What is expected: Nothing before the line containing "Does the pink" belongs in the answer; quote that line and all lines after it through the end of the material, word for word.

▼▼▼

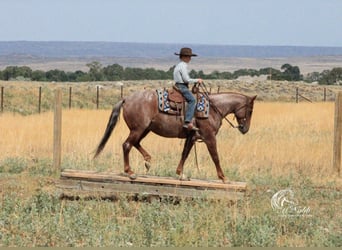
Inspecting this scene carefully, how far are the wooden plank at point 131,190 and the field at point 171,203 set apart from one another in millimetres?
162

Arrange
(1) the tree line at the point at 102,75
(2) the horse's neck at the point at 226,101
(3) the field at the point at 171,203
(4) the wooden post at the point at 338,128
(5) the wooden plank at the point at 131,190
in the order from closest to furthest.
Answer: (3) the field at the point at 171,203 < (5) the wooden plank at the point at 131,190 < (2) the horse's neck at the point at 226,101 < (4) the wooden post at the point at 338,128 < (1) the tree line at the point at 102,75

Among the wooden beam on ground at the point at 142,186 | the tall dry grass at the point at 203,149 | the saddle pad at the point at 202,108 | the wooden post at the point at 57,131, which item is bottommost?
the tall dry grass at the point at 203,149

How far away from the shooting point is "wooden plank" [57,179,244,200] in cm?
1029

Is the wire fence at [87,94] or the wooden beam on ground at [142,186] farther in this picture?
the wire fence at [87,94]

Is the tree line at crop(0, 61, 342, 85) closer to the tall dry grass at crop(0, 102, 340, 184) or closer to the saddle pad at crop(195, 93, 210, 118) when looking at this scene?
the tall dry grass at crop(0, 102, 340, 184)

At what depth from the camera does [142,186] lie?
10.6 metres

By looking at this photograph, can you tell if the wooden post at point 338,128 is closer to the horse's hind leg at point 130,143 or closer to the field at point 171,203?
the field at point 171,203

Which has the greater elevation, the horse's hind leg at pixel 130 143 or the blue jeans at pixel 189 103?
the blue jeans at pixel 189 103

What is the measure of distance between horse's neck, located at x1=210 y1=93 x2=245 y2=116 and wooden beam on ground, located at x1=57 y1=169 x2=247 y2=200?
3.65 ft

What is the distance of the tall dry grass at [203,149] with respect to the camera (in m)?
13.2

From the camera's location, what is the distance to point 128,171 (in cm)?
1085

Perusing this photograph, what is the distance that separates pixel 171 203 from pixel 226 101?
1749 millimetres

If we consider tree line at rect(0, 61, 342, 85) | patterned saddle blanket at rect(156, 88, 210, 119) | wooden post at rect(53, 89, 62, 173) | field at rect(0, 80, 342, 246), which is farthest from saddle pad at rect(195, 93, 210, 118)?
tree line at rect(0, 61, 342, 85)

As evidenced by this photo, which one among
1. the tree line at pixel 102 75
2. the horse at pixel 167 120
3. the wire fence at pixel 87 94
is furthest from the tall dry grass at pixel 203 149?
the tree line at pixel 102 75
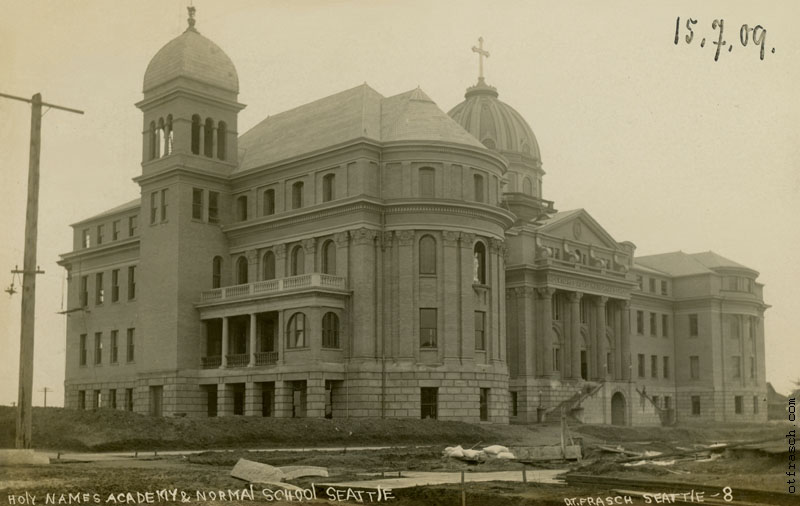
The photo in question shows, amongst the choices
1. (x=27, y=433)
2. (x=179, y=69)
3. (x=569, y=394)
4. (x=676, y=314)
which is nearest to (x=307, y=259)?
(x=179, y=69)

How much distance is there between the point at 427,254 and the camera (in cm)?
5847

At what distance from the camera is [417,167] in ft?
193

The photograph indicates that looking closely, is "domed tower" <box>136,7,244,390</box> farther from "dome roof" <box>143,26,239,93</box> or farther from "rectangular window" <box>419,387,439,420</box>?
"rectangular window" <box>419,387,439,420</box>

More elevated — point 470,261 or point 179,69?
point 179,69

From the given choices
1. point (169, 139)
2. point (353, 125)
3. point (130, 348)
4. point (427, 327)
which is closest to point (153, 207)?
point (169, 139)

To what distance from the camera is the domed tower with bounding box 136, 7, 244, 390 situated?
64000 millimetres

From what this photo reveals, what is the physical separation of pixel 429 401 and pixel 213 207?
20.7m

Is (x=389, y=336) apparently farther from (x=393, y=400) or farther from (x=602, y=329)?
(x=602, y=329)

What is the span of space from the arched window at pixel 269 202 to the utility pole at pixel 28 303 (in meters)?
38.5

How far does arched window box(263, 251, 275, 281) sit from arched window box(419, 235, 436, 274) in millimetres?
11003

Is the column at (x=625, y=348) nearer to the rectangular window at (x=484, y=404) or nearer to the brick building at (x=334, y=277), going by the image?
the brick building at (x=334, y=277)

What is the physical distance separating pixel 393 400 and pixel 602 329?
2511 cm

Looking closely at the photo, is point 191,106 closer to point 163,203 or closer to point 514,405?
point 163,203

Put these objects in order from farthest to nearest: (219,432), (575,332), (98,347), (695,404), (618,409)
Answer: (695,404)
(618,409)
(98,347)
(575,332)
(219,432)
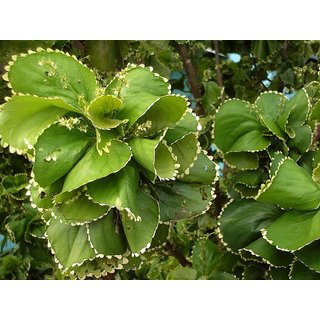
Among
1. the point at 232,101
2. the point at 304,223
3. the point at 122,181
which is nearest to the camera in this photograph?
the point at 122,181

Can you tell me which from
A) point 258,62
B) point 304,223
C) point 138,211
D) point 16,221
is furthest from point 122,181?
point 258,62

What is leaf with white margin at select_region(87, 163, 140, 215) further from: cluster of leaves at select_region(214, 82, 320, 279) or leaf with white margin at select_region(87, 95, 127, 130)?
cluster of leaves at select_region(214, 82, 320, 279)

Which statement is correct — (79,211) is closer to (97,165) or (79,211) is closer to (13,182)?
(97,165)

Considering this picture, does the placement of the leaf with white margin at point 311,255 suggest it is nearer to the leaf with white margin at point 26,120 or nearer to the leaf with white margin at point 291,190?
the leaf with white margin at point 291,190

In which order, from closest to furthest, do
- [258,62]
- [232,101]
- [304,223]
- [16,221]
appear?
[304,223], [232,101], [16,221], [258,62]

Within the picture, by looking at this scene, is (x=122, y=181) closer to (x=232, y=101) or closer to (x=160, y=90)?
(x=160, y=90)
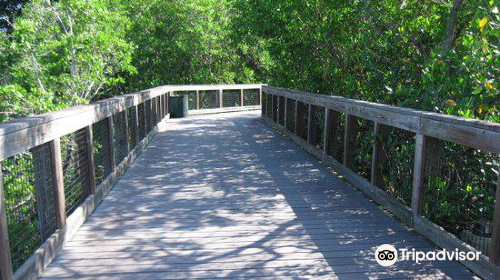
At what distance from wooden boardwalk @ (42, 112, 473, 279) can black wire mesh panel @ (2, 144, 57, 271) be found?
0.22m

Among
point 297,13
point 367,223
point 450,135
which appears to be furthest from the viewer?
point 297,13

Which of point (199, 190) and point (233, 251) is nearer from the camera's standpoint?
point (233, 251)

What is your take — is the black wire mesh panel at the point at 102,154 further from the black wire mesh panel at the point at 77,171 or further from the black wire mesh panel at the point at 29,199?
the black wire mesh panel at the point at 29,199

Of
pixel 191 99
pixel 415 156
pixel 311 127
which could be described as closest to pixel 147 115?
pixel 311 127

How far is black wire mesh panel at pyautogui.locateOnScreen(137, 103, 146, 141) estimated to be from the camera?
25.4 ft

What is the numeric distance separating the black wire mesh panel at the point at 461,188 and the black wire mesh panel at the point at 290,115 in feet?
16.7

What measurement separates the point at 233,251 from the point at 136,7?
54.4 feet

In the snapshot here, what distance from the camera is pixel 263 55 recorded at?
18812 mm

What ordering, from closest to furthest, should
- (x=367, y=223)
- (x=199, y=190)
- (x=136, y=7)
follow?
(x=367, y=223) < (x=199, y=190) < (x=136, y=7)

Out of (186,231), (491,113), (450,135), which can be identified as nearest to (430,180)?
(450,135)

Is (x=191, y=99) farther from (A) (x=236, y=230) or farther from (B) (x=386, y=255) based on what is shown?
(B) (x=386, y=255)

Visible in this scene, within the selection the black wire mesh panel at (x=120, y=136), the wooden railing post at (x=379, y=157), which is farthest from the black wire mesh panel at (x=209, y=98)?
the wooden railing post at (x=379, y=157)

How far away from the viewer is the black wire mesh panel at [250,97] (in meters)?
17.1

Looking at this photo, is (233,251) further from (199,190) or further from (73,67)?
(73,67)
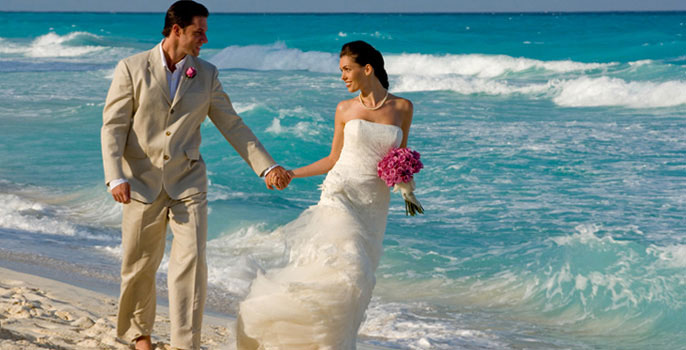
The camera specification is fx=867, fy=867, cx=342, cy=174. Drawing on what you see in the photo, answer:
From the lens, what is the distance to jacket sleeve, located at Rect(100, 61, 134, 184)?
4148 mm

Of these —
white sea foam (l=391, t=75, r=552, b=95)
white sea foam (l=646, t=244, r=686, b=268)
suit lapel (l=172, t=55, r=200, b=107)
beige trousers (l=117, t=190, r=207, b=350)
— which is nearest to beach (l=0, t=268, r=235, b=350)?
beige trousers (l=117, t=190, r=207, b=350)

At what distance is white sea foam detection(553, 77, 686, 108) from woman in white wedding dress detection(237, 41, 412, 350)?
19.5m

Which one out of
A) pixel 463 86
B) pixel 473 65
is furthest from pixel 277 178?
pixel 473 65

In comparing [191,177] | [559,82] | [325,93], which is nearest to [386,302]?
[191,177]

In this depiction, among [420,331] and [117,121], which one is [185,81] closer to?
[117,121]

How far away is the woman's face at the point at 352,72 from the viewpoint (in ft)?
15.9

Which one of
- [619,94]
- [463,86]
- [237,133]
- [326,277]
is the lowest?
[326,277]

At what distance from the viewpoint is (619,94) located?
24359 mm

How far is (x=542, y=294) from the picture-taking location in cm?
804

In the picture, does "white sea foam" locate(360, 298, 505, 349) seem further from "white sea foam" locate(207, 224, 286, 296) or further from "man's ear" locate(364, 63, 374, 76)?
"man's ear" locate(364, 63, 374, 76)

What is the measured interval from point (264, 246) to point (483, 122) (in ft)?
37.0

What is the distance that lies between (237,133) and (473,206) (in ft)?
23.6

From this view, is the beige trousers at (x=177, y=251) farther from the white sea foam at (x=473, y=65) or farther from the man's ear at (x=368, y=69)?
the white sea foam at (x=473, y=65)

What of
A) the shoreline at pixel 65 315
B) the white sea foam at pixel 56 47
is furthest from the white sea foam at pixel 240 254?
the white sea foam at pixel 56 47
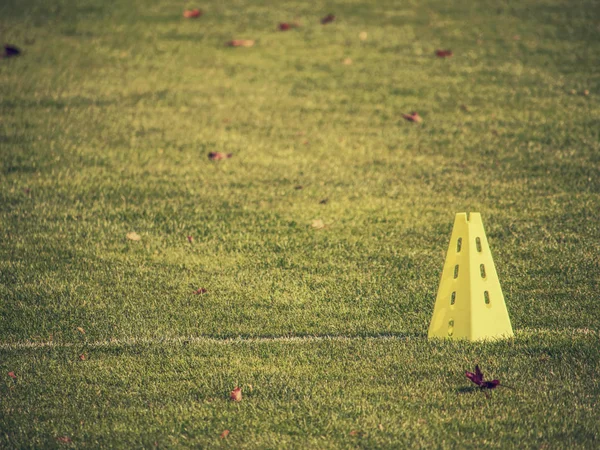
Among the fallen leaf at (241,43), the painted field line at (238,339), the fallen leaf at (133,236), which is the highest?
the fallen leaf at (241,43)

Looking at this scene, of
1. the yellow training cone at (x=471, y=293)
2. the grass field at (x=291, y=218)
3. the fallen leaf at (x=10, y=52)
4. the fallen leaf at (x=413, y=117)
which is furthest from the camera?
the fallen leaf at (x=10, y=52)

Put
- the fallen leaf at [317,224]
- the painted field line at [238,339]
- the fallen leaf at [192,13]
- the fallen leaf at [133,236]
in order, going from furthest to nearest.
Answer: the fallen leaf at [192,13]
the fallen leaf at [317,224]
the fallen leaf at [133,236]
the painted field line at [238,339]

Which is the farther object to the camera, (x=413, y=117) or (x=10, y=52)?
(x=10, y=52)

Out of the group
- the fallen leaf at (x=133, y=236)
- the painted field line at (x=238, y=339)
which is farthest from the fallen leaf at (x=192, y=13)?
the painted field line at (x=238, y=339)

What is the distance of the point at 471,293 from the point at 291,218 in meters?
2.56

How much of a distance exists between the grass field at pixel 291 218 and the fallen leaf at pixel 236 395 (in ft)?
0.15

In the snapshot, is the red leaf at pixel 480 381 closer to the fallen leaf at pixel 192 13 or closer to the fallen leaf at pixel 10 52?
the fallen leaf at pixel 10 52

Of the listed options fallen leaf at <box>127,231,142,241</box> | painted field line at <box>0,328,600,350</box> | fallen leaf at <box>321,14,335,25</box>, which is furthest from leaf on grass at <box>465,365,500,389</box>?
fallen leaf at <box>321,14,335,25</box>

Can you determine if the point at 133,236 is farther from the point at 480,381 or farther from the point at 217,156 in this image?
the point at 480,381

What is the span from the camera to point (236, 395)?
415 centimetres

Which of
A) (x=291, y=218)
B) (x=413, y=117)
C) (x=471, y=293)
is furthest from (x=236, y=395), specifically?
(x=413, y=117)

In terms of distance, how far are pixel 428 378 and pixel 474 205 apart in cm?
299

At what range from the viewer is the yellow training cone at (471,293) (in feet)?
14.9

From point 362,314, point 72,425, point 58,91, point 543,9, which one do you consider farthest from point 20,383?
point 543,9
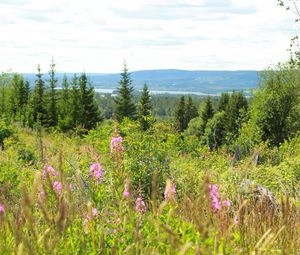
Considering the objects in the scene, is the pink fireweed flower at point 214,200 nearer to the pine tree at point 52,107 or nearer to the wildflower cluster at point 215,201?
the wildflower cluster at point 215,201

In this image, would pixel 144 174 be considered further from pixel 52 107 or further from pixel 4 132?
pixel 52 107

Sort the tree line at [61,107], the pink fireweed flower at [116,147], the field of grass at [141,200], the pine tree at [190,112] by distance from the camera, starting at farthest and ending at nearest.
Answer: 1. the pine tree at [190,112]
2. the tree line at [61,107]
3. the pink fireweed flower at [116,147]
4. the field of grass at [141,200]

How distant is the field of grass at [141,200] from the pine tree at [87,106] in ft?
110

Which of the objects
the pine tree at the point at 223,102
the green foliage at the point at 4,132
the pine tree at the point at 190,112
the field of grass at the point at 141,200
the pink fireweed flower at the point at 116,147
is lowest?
the pine tree at the point at 190,112

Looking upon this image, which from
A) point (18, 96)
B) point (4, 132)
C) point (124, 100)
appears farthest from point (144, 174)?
point (18, 96)

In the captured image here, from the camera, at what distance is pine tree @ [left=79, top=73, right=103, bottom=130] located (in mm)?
47469

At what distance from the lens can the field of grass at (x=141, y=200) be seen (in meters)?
1.55

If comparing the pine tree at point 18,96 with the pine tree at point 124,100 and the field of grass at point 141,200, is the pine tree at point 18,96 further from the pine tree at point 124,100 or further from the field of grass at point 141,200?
the field of grass at point 141,200

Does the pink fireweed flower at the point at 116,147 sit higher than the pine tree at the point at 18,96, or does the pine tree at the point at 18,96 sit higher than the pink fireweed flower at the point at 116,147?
the pink fireweed flower at the point at 116,147

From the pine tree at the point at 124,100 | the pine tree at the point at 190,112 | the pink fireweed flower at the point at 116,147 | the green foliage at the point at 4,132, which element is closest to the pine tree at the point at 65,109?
the pine tree at the point at 124,100

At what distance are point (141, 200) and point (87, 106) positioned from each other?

▲▲▲

Solved exercise:
Does the pink fireweed flower at the point at 116,147 sit higher than the pine tree at the point at 18,96, or does the pine tree at the point at 18,96 sit higher than the pink fireweed flower at the point at 116,147?
the pink fireweed flower at the point at 116,147

From the pine tree at the point at 124,100 | the pine tree at the point at 190,112 | the pink fireweed flower at the point at 116,147 | the green foliage at the point at 4,132, which element is closest to the pine tree at the point at 65,109?
the pine tree at the point at 124,100

At what distance are point (141, 200) and point (87, 106) positioned from each other?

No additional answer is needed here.